Das Protokoll führt weiter aus, dass die Einwilligung der Person, die Opfer von Menschenhandel wird, unerheblich sein kann, wenn diese Einwilligung durch unlautere Mittel erreicht wurde:
- [...] die Einwilligung eines Opfers des Menschenhandels in die unter Buchstabe a genannte beabsichtigte Ausbeutung [ist] unerheblich, wenn eines der unter Buchstabe a genannten Mittel angewendet wurde; (Artikel 3 Buchstabe b).
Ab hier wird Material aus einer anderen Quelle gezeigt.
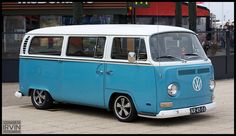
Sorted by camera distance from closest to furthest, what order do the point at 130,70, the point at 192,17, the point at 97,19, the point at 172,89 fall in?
the point at 172,89 < the point at 130,70 < the point at 192,17 < the point at 97,19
Im Hinblick auf Kinder, die Opfer von Menschenhandel werden, führt das Protokoll aus, dass der verletzliche Status von Kindern es für diese unabhängig davon, ob unlautere Mittel angewendet wurden oder nicht, unmöglich macht, ihre Einwilligung zu erteilen:
- [...] die Anwerbung, Beförderung, der Transfer, die Beherbergung oder Aufnahme eines Kindes zum Zweck der Ausbeutung [gilt] auch dann als Menschenhandel, wenn dabei keines der unter Buchstabe a genannten Mittel angewendet wurde; (Artikel 3 Buchstabe c).
- „Kind“ bezeichnet Personen unter achtzehn Jahren. (Artikel 3 Buchstabe d).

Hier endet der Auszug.